Algorithm and Complexity for Designing Multi Route Synthesis

Akavia, A.1, Aronowitz, H.2, Lerner, A.1, Senderowitz, H.3 and Shamir, R.1
1 School of Computer Science, Tel Aviv University
2 Intel
3 Peptor Ltd.

It is widely accepted that success of lead identification and optimization is greatly enhanced by synthesizing and screening sets of compounds, which best represent the property space relevant to the biological activity of interest. The two most widely used synthesis schemes are parallel and combinatorial synthesis. Parallel synthesis enables cherry picked sets of compounds to be synthesized. Such sets, if properly selected, adequately represent the property space but are limited in size since each compound is synthesized individually. Combinatorial synthesis enables the production of large sets of molecules in a relatively short time but provides a poorer representation of the property space.Thespace. The more complex multi route mix & split scheme, introduced by Cohen and Skiena, is a compromise between the parallel and the combinatorial procedures. It combines the advantages of both methods by enabling the rapid synthesis of fairly large sets of compounds while providing a better representation of the property space due to the relaxation of the combinatorial constraint.

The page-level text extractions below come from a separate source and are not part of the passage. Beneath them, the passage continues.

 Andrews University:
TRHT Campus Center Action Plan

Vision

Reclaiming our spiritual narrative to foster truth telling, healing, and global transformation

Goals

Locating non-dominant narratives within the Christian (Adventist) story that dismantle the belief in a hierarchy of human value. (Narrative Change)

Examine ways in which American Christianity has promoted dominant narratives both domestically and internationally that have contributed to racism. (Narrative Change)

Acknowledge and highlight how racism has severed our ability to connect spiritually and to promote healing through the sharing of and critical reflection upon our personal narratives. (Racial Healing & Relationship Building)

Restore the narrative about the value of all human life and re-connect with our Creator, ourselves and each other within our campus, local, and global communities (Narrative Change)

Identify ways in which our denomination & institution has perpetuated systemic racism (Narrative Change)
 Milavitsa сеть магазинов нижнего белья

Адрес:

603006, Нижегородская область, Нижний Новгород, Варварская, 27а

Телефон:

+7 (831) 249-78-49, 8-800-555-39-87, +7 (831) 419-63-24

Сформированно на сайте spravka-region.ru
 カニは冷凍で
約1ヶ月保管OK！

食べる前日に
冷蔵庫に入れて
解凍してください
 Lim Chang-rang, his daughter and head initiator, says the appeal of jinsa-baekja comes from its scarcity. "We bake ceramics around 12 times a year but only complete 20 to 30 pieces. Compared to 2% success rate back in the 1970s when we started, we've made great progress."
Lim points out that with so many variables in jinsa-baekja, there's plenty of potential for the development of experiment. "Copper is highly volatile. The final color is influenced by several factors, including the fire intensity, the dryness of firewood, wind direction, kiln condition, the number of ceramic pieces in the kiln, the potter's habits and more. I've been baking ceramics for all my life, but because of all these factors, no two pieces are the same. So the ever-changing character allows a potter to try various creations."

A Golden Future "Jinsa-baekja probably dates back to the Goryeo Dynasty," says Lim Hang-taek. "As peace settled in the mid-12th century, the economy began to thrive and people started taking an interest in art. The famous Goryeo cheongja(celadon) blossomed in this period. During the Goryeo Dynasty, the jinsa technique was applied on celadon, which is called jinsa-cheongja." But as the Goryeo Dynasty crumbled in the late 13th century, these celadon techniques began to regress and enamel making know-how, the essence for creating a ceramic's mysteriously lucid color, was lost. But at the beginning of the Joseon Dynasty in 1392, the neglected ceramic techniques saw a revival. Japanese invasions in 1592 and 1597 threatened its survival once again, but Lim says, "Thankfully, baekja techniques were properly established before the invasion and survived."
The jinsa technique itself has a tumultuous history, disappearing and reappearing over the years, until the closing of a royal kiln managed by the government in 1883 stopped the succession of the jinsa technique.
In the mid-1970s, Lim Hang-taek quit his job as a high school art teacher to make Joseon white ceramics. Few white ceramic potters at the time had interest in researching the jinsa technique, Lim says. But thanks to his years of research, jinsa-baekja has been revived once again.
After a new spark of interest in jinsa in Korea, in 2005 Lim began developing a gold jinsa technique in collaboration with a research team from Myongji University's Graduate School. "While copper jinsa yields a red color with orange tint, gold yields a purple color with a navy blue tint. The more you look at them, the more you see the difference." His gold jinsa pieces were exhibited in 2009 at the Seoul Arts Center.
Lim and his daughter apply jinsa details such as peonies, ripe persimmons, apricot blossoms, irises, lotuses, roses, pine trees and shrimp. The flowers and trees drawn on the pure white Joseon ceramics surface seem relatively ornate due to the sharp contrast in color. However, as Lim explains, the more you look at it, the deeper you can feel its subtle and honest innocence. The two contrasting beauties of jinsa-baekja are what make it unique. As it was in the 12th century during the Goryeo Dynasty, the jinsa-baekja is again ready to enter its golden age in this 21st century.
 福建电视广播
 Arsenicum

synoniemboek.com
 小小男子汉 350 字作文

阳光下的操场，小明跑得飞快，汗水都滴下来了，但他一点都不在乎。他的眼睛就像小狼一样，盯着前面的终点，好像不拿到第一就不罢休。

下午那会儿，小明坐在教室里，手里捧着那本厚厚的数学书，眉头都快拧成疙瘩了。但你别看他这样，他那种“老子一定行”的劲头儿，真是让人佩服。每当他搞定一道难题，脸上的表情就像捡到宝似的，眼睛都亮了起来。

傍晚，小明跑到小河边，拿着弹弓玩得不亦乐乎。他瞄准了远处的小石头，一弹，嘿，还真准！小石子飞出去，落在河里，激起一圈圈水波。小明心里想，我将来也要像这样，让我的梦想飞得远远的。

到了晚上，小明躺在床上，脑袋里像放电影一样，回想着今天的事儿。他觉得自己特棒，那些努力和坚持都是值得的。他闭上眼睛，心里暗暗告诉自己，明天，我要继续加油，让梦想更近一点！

We propose an algorithm for the design of complex, multi route mix & split schemes that enable the synthesis of as many of the desired set of compounds as possible, within given resource constraints (i.e., number of colons per step and total number of beads). We generate a graph representation of the synthesis procedure and perform a search for the optimal graph subject to the resource constraints. Each graph is assigned a score based on the number of the desired compounds it produces. We demonstrate the application of the algorithm on sets of compounds selected from a pre-defined property space. This scheme may be combined with diversity or similarity selection methods to provide adequate representation of the property space under given synthesis constraints.

We also explored the complexity of designing multi route mix & split schemes for a given set of desired compounds. Using computational complexity theory tools, we established NP-Completeness and hardness of approximation for several variants of the synthesis design problem.